« Voici l'heure du discours de Rosa, son chant du cygne. Mais qu'a-t-elle donc ?
Tous regardent ce petit bout de femme. Ils la regardent avec amour et émotion,
même ceux qui ne sont pas d'accord avec elle. Ils savent qu'elle est la flamme
qui brûle pour eux depuis des décennies. Elle est à présent épuisée, fragile. La
prison l'a affaiblie. Elle parle, elle est dans son élément. Elle dit toute la
vérité. Karl Liebknecht est assis parmi les délégués. La voix de Rosa Luxemburg
résonne, claire et précise... » En dehors de Berlin Alexanderplatz, toute
l'oeuvre d'Alfred Döblin reste pratiquement à découvrir.
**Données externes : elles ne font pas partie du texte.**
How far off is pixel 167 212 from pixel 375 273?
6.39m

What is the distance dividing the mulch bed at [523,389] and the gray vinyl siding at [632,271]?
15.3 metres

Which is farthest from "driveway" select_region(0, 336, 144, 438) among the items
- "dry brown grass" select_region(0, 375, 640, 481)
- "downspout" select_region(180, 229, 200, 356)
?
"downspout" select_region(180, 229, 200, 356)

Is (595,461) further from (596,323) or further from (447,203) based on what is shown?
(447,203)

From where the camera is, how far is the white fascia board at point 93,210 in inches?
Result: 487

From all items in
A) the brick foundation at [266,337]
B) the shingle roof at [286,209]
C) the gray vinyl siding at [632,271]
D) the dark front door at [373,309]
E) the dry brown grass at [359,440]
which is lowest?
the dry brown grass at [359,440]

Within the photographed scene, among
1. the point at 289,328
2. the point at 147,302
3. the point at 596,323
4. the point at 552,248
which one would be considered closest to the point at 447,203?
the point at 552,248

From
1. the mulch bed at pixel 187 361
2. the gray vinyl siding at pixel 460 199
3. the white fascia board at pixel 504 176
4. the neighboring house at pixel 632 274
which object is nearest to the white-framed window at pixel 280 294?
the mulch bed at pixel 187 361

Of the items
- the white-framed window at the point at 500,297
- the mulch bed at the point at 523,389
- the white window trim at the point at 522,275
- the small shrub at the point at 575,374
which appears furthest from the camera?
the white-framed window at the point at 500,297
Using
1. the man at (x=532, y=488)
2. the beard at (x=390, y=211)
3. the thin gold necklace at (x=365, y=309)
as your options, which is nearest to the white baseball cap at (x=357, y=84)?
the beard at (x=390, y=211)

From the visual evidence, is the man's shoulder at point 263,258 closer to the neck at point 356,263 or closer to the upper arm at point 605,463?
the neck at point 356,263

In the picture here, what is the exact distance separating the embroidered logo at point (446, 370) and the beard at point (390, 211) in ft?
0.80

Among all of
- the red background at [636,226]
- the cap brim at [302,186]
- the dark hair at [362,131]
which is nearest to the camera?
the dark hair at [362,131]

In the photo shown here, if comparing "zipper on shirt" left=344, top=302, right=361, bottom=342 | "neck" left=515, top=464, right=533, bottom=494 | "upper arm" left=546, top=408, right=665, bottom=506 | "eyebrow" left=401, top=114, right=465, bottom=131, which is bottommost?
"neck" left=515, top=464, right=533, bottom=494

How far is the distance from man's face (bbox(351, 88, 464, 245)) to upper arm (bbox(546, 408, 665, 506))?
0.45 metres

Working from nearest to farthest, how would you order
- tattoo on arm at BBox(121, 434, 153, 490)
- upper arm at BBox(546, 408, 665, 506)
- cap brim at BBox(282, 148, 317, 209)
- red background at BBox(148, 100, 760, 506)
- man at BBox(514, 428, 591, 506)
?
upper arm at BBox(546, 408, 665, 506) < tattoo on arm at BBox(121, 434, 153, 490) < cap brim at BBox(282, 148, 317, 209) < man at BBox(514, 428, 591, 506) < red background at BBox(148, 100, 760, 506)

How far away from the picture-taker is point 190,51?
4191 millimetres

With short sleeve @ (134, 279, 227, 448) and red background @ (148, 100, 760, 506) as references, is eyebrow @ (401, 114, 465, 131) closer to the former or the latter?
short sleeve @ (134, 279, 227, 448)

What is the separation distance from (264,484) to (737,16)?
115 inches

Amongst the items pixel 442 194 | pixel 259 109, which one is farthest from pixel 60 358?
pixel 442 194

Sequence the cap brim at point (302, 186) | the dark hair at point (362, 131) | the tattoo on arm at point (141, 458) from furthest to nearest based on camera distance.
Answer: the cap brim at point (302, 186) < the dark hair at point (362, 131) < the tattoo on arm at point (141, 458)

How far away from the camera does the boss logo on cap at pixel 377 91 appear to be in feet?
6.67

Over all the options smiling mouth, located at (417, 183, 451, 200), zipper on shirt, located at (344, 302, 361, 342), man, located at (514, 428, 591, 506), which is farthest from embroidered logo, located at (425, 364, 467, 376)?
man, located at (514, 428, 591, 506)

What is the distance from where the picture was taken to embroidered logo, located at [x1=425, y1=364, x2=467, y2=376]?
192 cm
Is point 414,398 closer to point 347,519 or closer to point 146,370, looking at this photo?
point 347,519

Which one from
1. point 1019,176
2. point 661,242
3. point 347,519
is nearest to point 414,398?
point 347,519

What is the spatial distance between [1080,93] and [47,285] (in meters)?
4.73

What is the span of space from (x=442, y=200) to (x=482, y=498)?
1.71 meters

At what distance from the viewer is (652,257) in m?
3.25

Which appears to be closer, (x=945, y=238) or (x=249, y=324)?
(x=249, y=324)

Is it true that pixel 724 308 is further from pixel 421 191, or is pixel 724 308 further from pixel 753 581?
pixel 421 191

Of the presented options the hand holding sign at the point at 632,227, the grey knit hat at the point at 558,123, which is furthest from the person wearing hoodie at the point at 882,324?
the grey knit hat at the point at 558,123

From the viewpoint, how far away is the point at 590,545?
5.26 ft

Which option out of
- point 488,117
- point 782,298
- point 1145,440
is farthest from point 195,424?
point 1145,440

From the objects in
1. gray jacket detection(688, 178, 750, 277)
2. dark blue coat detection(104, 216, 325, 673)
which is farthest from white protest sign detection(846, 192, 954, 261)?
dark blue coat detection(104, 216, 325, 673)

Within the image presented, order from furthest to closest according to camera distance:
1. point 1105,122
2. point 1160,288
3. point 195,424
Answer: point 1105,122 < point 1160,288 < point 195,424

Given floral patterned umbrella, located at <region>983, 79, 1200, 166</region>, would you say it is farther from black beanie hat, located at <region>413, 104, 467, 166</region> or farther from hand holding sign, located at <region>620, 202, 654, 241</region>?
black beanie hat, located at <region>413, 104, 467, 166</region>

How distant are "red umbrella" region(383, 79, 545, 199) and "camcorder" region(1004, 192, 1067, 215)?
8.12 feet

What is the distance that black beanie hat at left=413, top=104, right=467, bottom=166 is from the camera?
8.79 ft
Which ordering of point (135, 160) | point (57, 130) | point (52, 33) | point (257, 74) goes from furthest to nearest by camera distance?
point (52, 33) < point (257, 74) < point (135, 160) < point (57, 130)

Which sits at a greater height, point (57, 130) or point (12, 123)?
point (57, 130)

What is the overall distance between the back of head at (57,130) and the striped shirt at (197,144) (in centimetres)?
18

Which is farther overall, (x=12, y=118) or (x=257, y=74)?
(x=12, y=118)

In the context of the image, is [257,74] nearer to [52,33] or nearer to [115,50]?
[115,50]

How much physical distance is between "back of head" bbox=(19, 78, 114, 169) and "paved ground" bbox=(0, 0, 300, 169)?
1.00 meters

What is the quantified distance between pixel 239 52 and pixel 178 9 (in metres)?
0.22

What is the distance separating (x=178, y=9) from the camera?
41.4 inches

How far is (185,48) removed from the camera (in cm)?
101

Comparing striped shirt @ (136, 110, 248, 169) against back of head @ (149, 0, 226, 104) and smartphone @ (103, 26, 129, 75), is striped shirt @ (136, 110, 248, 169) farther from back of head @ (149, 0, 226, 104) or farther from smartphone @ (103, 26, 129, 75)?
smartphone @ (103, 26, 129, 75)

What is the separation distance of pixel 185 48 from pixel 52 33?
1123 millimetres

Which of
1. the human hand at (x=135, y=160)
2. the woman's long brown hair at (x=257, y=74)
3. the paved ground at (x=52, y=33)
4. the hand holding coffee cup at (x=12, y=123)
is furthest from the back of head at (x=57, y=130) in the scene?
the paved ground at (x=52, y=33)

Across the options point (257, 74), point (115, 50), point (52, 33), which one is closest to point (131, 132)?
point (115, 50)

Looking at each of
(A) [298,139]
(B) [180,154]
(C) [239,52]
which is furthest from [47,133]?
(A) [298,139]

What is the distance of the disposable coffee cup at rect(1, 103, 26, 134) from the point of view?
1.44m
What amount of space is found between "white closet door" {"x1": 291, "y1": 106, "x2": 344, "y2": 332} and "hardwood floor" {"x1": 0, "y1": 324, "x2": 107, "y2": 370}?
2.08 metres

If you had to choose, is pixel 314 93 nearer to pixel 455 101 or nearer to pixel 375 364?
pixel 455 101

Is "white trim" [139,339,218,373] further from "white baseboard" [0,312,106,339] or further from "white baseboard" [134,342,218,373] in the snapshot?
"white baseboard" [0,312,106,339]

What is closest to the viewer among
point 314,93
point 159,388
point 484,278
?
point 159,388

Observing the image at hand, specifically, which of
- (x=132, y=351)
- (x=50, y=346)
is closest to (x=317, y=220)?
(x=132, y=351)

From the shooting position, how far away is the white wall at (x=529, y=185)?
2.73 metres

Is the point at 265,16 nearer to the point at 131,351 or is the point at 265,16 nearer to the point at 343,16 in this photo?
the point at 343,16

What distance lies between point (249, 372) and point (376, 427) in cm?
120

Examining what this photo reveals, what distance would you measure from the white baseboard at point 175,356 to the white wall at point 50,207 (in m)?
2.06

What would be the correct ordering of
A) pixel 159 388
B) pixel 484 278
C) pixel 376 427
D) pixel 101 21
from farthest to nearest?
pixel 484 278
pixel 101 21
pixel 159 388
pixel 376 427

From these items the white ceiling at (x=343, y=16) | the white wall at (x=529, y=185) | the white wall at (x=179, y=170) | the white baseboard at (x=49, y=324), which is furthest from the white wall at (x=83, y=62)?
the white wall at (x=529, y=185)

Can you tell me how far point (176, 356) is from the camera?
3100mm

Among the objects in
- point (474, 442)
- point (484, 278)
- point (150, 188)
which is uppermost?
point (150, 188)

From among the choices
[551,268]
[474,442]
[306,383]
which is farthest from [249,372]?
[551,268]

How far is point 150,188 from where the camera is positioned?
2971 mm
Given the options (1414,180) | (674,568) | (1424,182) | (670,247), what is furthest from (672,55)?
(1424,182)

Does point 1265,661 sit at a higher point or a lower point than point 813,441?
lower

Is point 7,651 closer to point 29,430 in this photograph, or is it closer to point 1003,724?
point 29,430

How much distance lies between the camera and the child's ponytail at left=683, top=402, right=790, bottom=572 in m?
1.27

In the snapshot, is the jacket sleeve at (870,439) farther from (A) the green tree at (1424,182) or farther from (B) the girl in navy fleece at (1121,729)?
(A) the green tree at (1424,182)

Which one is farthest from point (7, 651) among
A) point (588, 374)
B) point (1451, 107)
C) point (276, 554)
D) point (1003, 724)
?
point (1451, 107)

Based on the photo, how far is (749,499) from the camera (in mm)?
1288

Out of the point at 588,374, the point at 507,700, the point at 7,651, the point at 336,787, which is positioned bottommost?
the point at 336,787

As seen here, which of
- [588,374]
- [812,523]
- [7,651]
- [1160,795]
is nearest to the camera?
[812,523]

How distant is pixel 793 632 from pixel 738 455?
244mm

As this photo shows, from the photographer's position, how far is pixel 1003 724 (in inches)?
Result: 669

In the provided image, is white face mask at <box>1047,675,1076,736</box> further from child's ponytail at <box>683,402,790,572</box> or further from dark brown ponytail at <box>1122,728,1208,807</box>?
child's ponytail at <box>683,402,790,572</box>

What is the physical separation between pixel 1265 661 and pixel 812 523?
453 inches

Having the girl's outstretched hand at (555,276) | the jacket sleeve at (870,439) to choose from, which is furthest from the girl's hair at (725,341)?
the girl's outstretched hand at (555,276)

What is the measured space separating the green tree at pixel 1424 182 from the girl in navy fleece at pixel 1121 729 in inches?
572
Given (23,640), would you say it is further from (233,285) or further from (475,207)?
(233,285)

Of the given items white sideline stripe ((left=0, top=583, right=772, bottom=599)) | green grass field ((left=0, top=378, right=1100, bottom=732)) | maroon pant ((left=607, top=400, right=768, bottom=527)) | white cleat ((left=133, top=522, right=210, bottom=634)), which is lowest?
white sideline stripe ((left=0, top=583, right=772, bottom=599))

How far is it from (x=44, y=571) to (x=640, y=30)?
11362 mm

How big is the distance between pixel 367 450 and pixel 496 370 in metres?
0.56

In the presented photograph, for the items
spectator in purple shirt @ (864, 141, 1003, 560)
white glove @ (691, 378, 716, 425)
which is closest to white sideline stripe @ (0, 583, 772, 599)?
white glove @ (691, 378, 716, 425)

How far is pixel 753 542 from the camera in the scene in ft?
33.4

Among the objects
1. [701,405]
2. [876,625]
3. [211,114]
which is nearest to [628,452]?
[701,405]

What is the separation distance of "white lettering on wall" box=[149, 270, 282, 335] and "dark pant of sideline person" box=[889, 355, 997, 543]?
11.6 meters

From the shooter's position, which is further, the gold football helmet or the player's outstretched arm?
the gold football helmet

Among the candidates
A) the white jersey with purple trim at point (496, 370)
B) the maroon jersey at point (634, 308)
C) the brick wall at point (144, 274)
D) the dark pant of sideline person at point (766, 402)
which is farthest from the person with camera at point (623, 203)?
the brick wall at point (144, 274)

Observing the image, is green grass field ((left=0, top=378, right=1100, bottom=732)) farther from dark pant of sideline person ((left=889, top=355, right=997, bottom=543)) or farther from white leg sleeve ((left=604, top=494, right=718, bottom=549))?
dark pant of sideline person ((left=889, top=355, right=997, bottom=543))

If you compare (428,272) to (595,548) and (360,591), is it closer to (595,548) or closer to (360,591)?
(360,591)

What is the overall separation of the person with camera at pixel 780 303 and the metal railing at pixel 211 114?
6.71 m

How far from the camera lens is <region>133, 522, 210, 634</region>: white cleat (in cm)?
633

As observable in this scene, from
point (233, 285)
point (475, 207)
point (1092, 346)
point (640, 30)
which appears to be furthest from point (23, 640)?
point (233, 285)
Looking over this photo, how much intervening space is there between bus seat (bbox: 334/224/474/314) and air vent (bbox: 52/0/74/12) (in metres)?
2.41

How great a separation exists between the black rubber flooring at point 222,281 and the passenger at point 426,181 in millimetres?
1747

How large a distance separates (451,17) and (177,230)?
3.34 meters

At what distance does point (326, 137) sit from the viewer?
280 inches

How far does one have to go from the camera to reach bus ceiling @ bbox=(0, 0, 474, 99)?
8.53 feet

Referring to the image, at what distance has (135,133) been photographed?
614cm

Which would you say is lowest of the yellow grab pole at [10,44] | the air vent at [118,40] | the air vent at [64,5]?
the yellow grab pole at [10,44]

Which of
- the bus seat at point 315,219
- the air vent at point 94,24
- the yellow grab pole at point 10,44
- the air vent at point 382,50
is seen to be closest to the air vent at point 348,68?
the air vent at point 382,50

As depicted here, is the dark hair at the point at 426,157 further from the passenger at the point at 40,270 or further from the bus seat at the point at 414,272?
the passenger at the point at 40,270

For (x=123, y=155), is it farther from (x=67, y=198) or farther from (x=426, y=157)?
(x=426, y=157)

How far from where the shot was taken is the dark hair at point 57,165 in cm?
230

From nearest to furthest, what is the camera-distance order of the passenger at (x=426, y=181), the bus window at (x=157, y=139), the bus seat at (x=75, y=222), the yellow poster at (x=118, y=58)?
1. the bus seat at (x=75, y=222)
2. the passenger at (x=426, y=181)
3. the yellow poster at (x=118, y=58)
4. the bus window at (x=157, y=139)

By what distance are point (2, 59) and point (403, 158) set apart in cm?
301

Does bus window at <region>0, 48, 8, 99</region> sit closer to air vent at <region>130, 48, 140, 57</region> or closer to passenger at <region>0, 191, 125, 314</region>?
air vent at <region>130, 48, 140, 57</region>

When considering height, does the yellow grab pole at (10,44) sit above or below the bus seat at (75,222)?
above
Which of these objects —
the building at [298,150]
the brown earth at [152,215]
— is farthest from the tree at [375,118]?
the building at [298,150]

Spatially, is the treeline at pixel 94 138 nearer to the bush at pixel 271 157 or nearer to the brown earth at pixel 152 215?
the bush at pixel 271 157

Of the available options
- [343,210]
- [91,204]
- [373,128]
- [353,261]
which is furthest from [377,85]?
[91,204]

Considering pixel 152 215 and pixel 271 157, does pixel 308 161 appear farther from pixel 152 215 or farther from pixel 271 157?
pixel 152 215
Écrit en 1942 depuis un
exil dont l'auteur ne peut espérer la fin tant le nazisme semble triompher, Karl
et Rosa donne le dernier acte de l'évanouissement d'un espoir : que l'ordre
ancien disparaisse avec la fin de la Grande Guerre. Personnages historiques et
de fiction se croisent ici pour rendre le drame de l'écrasement de la révolution
spartakiste, prélude funeste au siècle qui commençait.